From Pete Abraham (LoHud):
Wang had a $5 million contract this season and is eligible for arbitration. There is virtually no chance the Yankees will offer him arbitration before the December deadline. That would leave Wang a free agent.
“I would like to stay in New York,” he said. “But I don’t know what will happen.”
One possibility is that the Yankees could offer Wang a minor-league contract. Or another team could sign him to a major-league deal and hope that he returns to form.
“That’s something we won’t even think about until November,” Yankees general manager Brian Cashman said. “Those are issues for another day.”
Chien-Ming Wang is in a tough situation—one that, I think, was made worse by the Yankees’ handling of last year’s injury and Wang’s subsequent “recovery.” The team did not provide Wang with the correct rehabilitation program following his lisfranc injury and then, when he struggled in 2009, they sent him to the minors, rushed him back, and used him in an irregular manner. He has been the victim of their poorly constructed regimen and, for that reason, I don’t think he should be discarded so quickly after being the team’s de facto ace from 2006 up until his injury in 2008.

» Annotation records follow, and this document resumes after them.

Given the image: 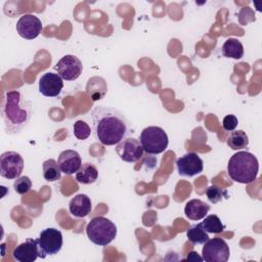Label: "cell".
<instances>
[{"instance_id":"cell-22","label":"cell","mask_w":262,"mask_h":262,"mask_svg":"<svg viewBox=\"0 0 262 262\" xmlns=\"http://www.w3.org/2000/svg\"><path fill=\"white\" fill-rule=\"evenodd\" d=\"M186 236L188 241L194 245L205 244L209 239L208 232L203 228L201 223L191 225L186 231Z\"/></svg>"},{"instance_id":"cell-15","label":"cell","mask_w":262,"mask_h":262,"mask_svg":"<svg viewBox=\"0 0 262 262\" xmlns=\"http://www.w3.org/2000/svg\"><path fill=\"white\" fill-rule=\"evenodd\" d=\"M57 163L62 173L67 175H72L80 169L82 165V160L79 152H77L76 150L66 149L59 154Z\"/></svg>"},{"instance_id":"cell-12","label":"cell","mask_w":262,"mask_h":262,"mask_svg":"<svg viewBox=\"0 0 262 262\" xmlns=\"http://www.w3.org/2000/svg\"><path fill=\"white\" fill-rule=\"evenodd\" d=\"M43 26L41 20L34 14H25L16 23L17 34L27 40L37 38L42 32Z\"/></svg>"},{"instance_id":"cell-13","label":"cell","mask_w":262,"mask_h":262,"mask_svg":"<svg viewBox=\"0 0 262 262\" xmlns=\"http://www.w3.org/2000/svg\"><path fill=\"white\" fill-rule=\"evenodd\" d=\"M63 87V81L58 74L45 73L39 79V92L46 97L59 95Z\"/></svg>"},{"instance_id":"cell-26","label":"cell","mask_w":262,"mask_h":262,"mask_svg":"<svg viewBox=\"0 0 262 262\" xmlns=\"http://www.w3.org/2000/svg\"><path fill=\"white\" fill-rule=\"evenodd\" d=\"M32 188V181L28 176H20L13 182V189L18 194H25Z\"/></svg>"},{"instance_id":"cell-27","label":"cell","mask_w":262,"mask_h":262,"mask_svg":"<svg viewBox=\"0 0 262 262\" xmlns=\"http://www.w3.org/2000/svg\"><path fill=\"white\" fill-rule=\"evenodd\" d=\"M238 125V120L234 115H227L224 117L223 122H222V126L223 129L226 131H233L235 130V128Z\"/></svg>"},{"instance_id":"cell-9","label":"cell","mask_w":262,"mask_h":262,"mask_svg":"<svg viewBox=\"0 0 262 262\" xmlns=\"http://www.w3.org/2000/svg\"><path fill=\"white\" fill-rule=\"evenodd\" d=\"M54 68L60 78L66 81H74L78 79L83 71L82 61L72 54L62 56Z\"/></svg>"},{"instance_id":"cell-1","label":"cell","mask_w":262,"mask_h":262,"mask_svg":"<svg viewBox=\"0 0 262 262\" xmlns=\"http://www.w3.org/2000/svg\"><path fill=\"white\" fill-rule=\"evenodd\" d=\"M92 131L96 140L103 145H115L130 133L125 116L111 106L98 105L90 112Z\"/></svg>"},{"instance_id":"cell-8","label":"cell","mask_w":262,"mask_h":262,"mask_svg":"<svg viewBox=\"0 0 262 262\" xmlns=\"http://www.w3.org/2000/svg\"><path fill=\"white\" fill-rule=\"evenodd\" d=\"M24 159L16 151H5L0 156V175L5 179L20 177L24 170Z\"/></svg>"},{"instance_id":"cell-7","label":"cell","mask_w":262,"mask_h":262,"mask_svg":"<svg viewBox=\"0 0 262 262\" xmlns=\"http://www.w3.org/2000/svg\"><path fill=\"white\" fill-rule=\"evenodd\" d=\"M230 250L226 242L220 237L209 238L202 249V258L206 262H226Z\"/></svg>"},{"instance_id":"cell-14","label":"cell","mask_w":262,"mask_h":262,"mask_svg":"<svg viewBox=\"0 0 262 262\" xmlns=\"http://www.w3.org/2000/svg\"><path fill=\"white\" fill-rule=\"evenodd\" d=\"M38 238H27L24 243L14 248L13 258L18 262H34L39 257Z\"/></svg>"},{"instance_id":"cell-16","label":"cell","mask_w":262,"mask_h":262,"mask_svg":"<svg viewBox=\"0 0 262 262\" xmlns=\"http://www.w3.org/2000/svg\"><path fill=\"white\" fill-rule=\"evenodd\" d=\"M70 213L78 218L86 217L92 210L90 198L85 193H79L74 196L69 204Z\"/></svg>"},{"instance_id":"cell-25","label":"cell","mask_w":262,"mask_h":262,"mask_svg":"<svg viewBox=\"0 0 262 262\" xmlns=\"http://www.w3.org/2000/svg\"><path fill=\"white\" fill-rule=\"evenodd\" d=\"M74 136L79 140L87 139L91 134V129L89 125L82 120H78L74 123Z\"/></svg>"},{"instance_id":"cell-21","label":"cell","mask_w":262,"mask_h":262,"mask_svg":"<svg viewBox=\"0 0 262 262\" xmlns=\"http://www.w3.org/2000/svg\"><path fill=\"white\" fill-rule=\"evenodd\" d=\"M61 170L54 159H48L43 163V177L46 181L54 182L60 179Z\"/></svg>"},{"instance_id":"cell-20","label":"cell","mask_w":262,"mask_h":262,"mask_svg":"<svg viewBox=\"0 0 262 262\" xmlns=\"http://www.w3.org/2000/svg\"><path fill=\"white\" fill-rule=\"evenodd\" d=\"M227 145L234 150L247 148L249 145V137L243 130H233L227 138Z\"/></svg>"},{"instance_id":"cell-23","label":"cell","mask_w":262,"mask_h":262,"mask_svg":"<svg viewBox=\"0 0 262 262\" xmlns=\"http://www.w3.org/2000/svg\"><path fill=\"white\" fill-rule=\"evenodd\" d=\"M201 224L208 233H220L225 229V225L215 214L205 216V219Z\"/></svg>"},{"instance_id":"cell-5","label":"cell","mask_w":262,"mask_h":262,"mask_svg":"<svg viewBox=\"0 0 262 262\" xmlns=\"http://www.w3.org/2000/svg\"><path fill=\"white\" fill-rule=\"evenodd\" d=\"M139 141L143 150L150 155H159L165 151L169 144V138L166 131L158 126H148L144 128L139 136Z\"/></svg>"},{"instance_id":"cell-3","label":"cell","mask_w":262,"mask_h":262,"mask_svg":"<svg viewBox=\"0 0 262 262\" xmlns=\"http://www.w3.org/2000/svg\"><path fill=\"white\" fill-rule=\"evenodd\" d=\"M259 171L257 158L249 151H237L228 161L227 173L229 177L238 183L249 184L256 180Z\"/></svg>"},{"instance_id":"cell-18","label":"cell","mask_w":262,"mask_h":262,"mask_svg":"<svg viewBox=\"0 0 262 262\" xmlns=\"http://www.w3.org/2000/svg\"><path fill=\"white\" fill-rule=\"evenodd\" d=\"M98 178V170L92 163H84L76 172V180L82 184L94 183Z\"/></svg>"},{"instance_id":"cell-2","label":"cell","mask_w":262,"mask_h":262,"mask_svg":"<svg viewBox=\"0 0 262 262\" xmlns=\"http://www.w3.org/2000/svg\"><path fill=\"white\" fill-rule=\"evenodd\" d=\"M32 104L17 90L6 91L1 102V115L4 128L8 134L20 132L30 122Z\"/></svg>"},{"instance_id":"cell-4","label":"cell","mask_w":262,"mask_h":262,"mask_svg":"<svg viewBox=\"0 0 262 262\" xmlns=\"http://www.w3.org/2000/svg\"><path fill=\"white\" fill-rule=\"evenodd\" d=\"M86 234L93 244L105 247L117 236V226L110 219L103 216H96L88 222Z\"/></svg>"},{"instance_id":"cell-19","label":"cell","mask_w":262,"mask_h":262,"mask_svg":"<svg viewBox=\"0 0 262 262\" xmlns=\"http://www.w3.org/2000/svg\"><path fill=\"white\" fill-rule=\"evenodd\" d=\"M222 55L228 58L241 59L244 56V46L238 39L228 38L222 45Z\"/></svg>"},{"instance_id":"cell-24","label":"cell","mask_w":262,"mask_h":262,"mask_svg":"<svg viewBox=\"0 0 262 262\" xmlns=\"http://www.w3.org/2000/svg\"><path fill=\"white\" fill-rule=\"evenodd\" d=\"M206 195L210 203L217 204L224 199H228V192L226 189L221 188L217 185H211L206 189Z\"/></svg>"},{"instance_id":"cell-17","label":"cell","mask_w":262,"mask_h":262,"mask_svg":"<svg viewBox=\"0 0 262 262\" xmlns=\"http://www.w3.org/2000/svg\"><path fill=\"white\" fill-rule=\"evenodd\" d=\"M210 211V206L200 199H192L188 201L184 207L185 216L190 220H201Z\"/></svg>"},{"instance_id":"cell-11","label":"cell","mask_w":262,"mask_h":262,"mask_svg":"<svg viewBox=\"0 0 262 262\" xmlns=\"http://www.w3.org/2000/svg\"><path fill=\"white\" fill-rule=\"evenodd\" d=\"M176 167L179 175L192 177L203 172L204 162L196 152H187L177 159Z\"/></svg>"},{"instance_id":"cell-6","label":"cell","mask_w":262,"mask_h":262,"mask_svg":"<svg viewBox=\"0 0 262 262\" xmlns=\"http://www.w3.org/2000/svg\"><path fill=\"white\" fill-rule=\"evenodd\" d=\"M38 246L40 258H45L46 256H53L57 254L62 247L61 231L53 227L43 229L38 237Z\"/></svg>"},{"instance_id":"cell-10","label":"cell","mask_w":262,"mask_h":262,"mask_svg":"<svg viewBox=\"0 0 262 262\" xmlns=\"http://www.w3.org/2000/svg\"><path fill=\"white\" fill-rule=\"evenodd\" d=\"M116 152L122 161L134 163L142 157L143 147L138 139L134 137H126L117 144Z\"/></svg>"}]
</instances>
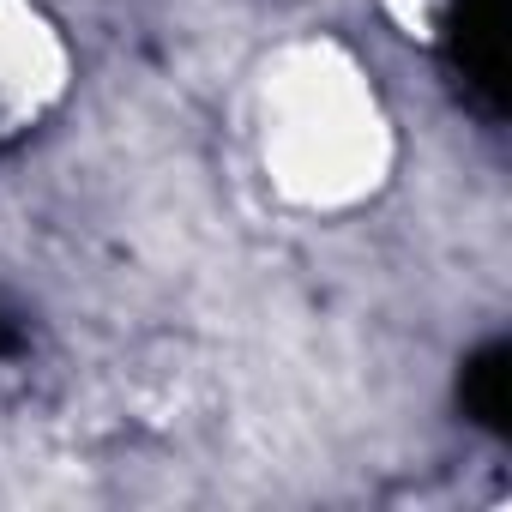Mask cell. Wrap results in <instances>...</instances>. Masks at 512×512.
<instances>
[{
	"label": "cell",
	"instance_id": "7a4b0ae2",
	"mask_svg": "<svg viewBox=\"0 0 512 512\" xmlns=\"http://www.w3.org/2000/svg\"><path fill=\"white\" fill-rule=\"evenodd\" d=\"M79 85V55L49 0H0V139L37 133Z\"/></svg>",
	"mask_w": 512,
	"mask_h": 512
},
{
	"label": "cell",
	"instance_id": "6da1fadb",
	"mask_svg": "<svg viewBox=\"0 0 512 512\" xmlns=\"http://www.w3.org/2000/svg\"><path fill=\"white\" fill-rule=\"evenodd\" d=\"M241 139L260 187L314 223L368 211L398 175V115L338 37H284L247 73Z\"/></svg>",
	"mask_w": 512,
	"mask_h": 512
}]
</instances>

I’d like to see the team offer him arbitration, although that seems unlikely given his status. Wang could, as Abraham stated, accept a minor-league deal in order to stay with the team, but given the manner in which he has been treated, why would he want to return? Whether it’s not signing him to a multi-year deal (which wasn’t a bad decision, just one that can be seen as unappreciative) or “lowballing” him during arbitration, the added insult of his injury-riddled 2009 could be the last straw for a guy who has the stuff to win 18-20 ball games a year.
In 2010, maybe we’ll see Chien-Ming Wang in the second half of the season. However, I’m sad to say that it could very well be with another team, as I’m sure many pitching starved organizations will be willing to take a chance on a guy who can keep the ball down with the best of him (when he’s right). I do hope, though, that the Yankees choose to keep him around. As the saying goes, you can never have too much pitching.